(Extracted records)

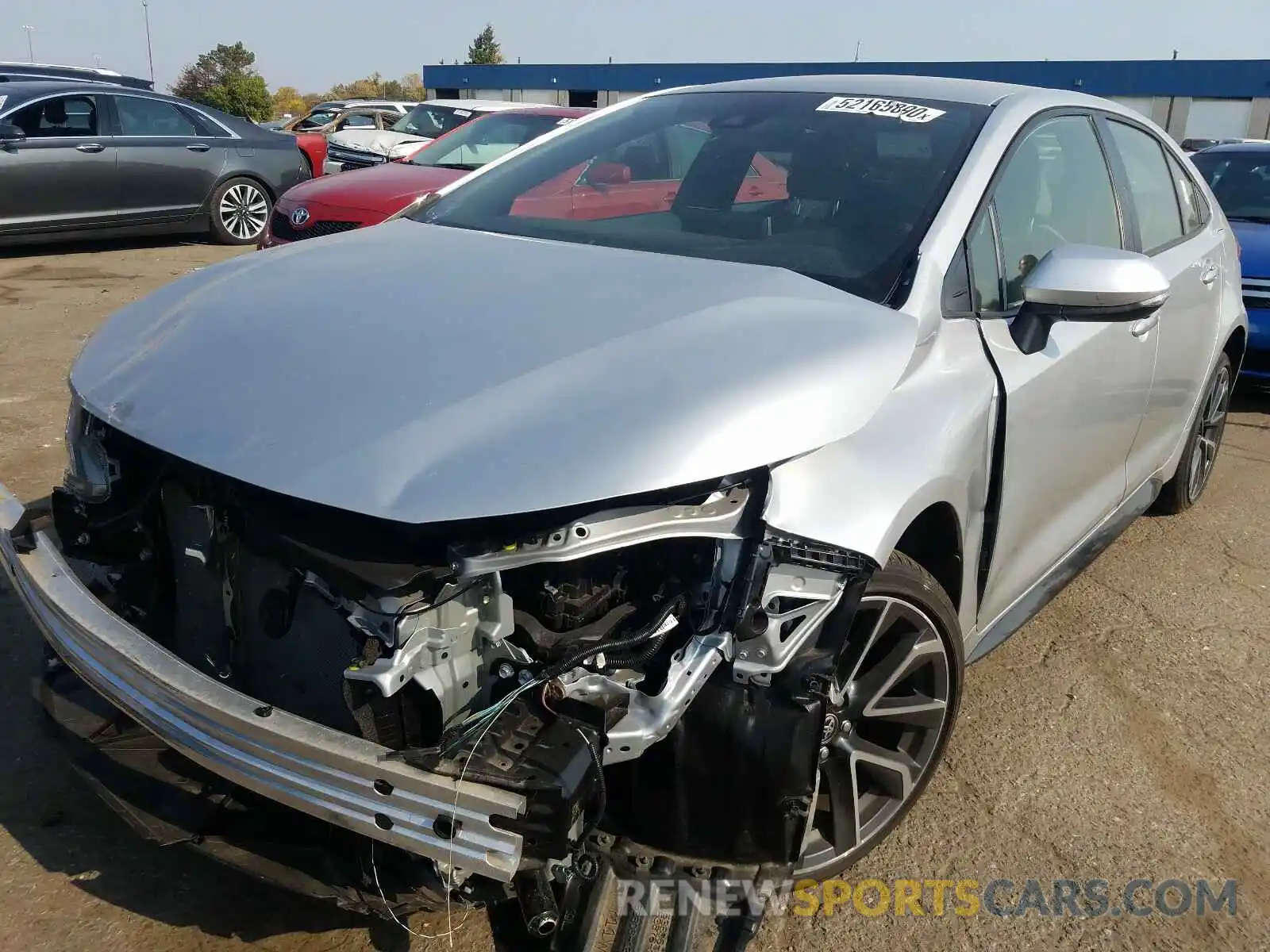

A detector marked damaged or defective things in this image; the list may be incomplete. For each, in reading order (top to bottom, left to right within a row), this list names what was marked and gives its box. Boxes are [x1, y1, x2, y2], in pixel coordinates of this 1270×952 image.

detached bumper beam [0, 485, 525, 889]
missing front bumper [0, 485, 525, 889]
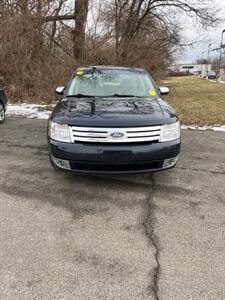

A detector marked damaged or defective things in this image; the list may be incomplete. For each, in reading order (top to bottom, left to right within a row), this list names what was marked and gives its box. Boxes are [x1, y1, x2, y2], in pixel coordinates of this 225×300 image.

crack in asphalt [144, 175, 160, 300]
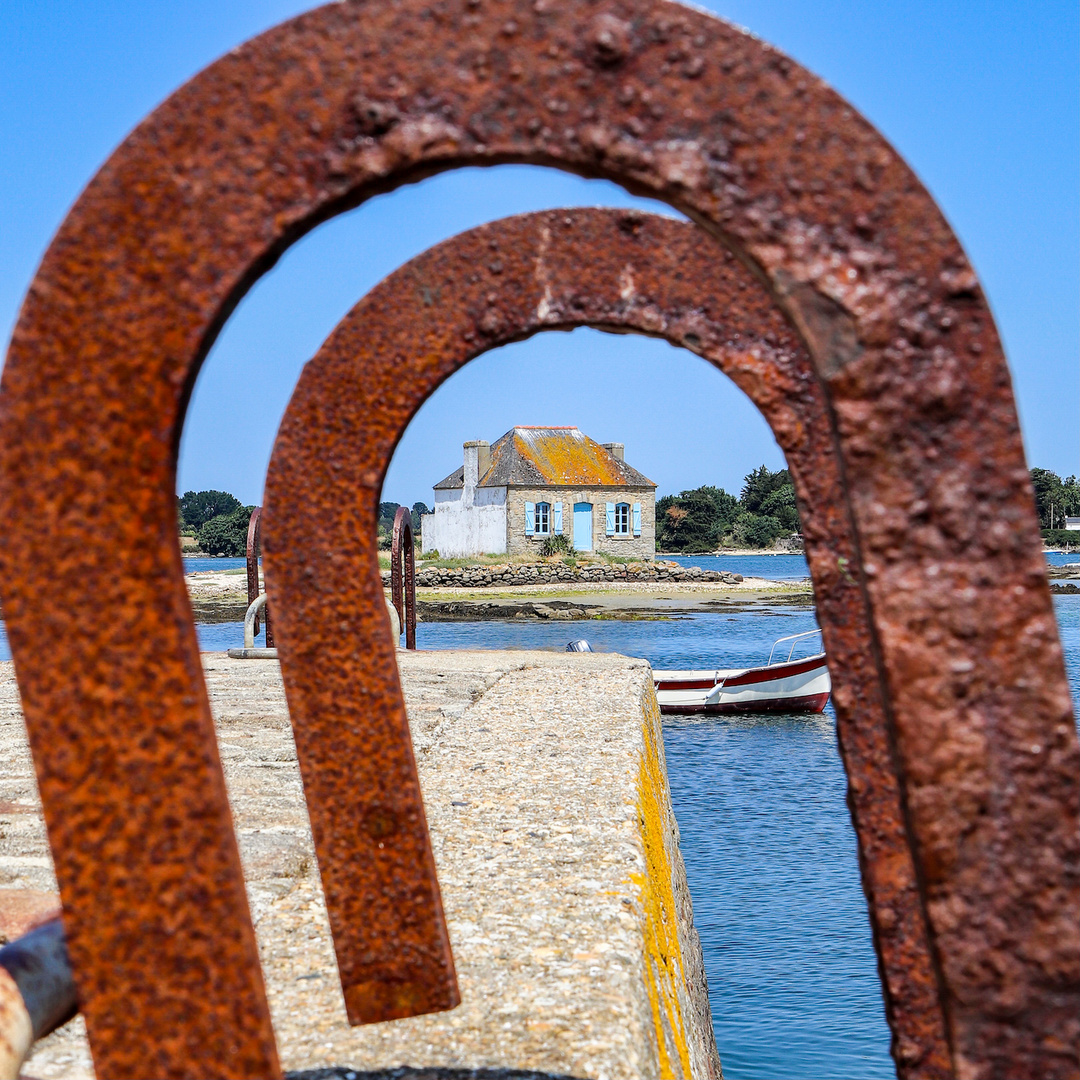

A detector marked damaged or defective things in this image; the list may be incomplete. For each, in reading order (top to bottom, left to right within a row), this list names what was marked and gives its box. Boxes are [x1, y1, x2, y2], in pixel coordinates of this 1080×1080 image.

rusty iron ring [266, 207, 948, 1072]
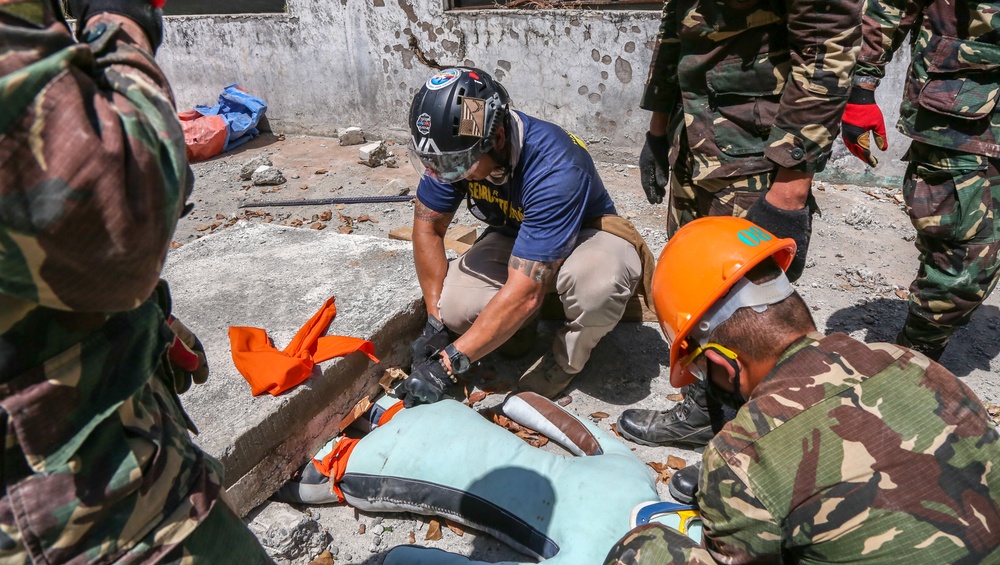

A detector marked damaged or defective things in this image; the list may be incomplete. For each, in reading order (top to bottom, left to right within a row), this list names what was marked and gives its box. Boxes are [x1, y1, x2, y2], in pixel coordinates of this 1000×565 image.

broken concrete chunk [338, 126, 366, 145]
broken concrete chunk [360, 141, 390, 167]
broken concrete chunk [239, 153, 274, 180]
broken concrete chunk [252, 166, 288, 186]
broken concrete chunk [382, 178, 414, 196]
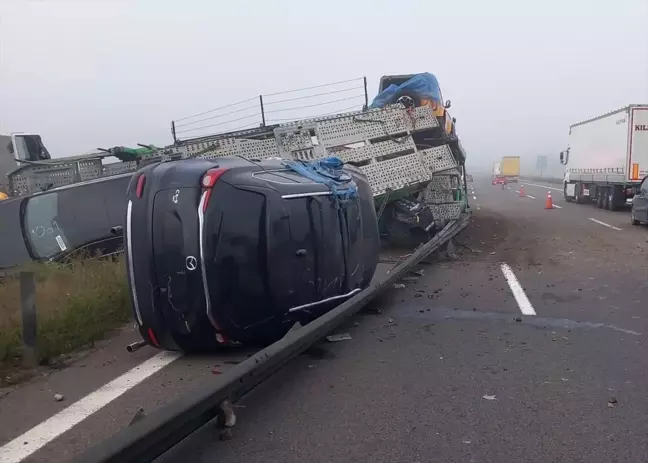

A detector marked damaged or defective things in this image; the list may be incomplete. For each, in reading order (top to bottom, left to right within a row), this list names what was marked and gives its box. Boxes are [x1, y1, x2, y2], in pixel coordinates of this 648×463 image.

collapsed car transport trailer [556, 104, 648, 210]
broken metal frame [74, 214, 470, 463]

◆ **Exercise description**: Only the lines from the one with "this 648×463 image." through the last line of the records belong in the answer, each copied exactly.

◆ **Exercise answer**:
A detector marked damaged or defective things in this image; the list may be incomplete. For each, in reading order (top to bottom, left to right within a row), this list names what was marked and gives its box. Boxes are [x1, y1, x2, y2], in pixel coordinates of this 648×463 image.

collapsed car transport trailer [556, 104, 648, 210]
broken metal frame [74, 214, 470, 463]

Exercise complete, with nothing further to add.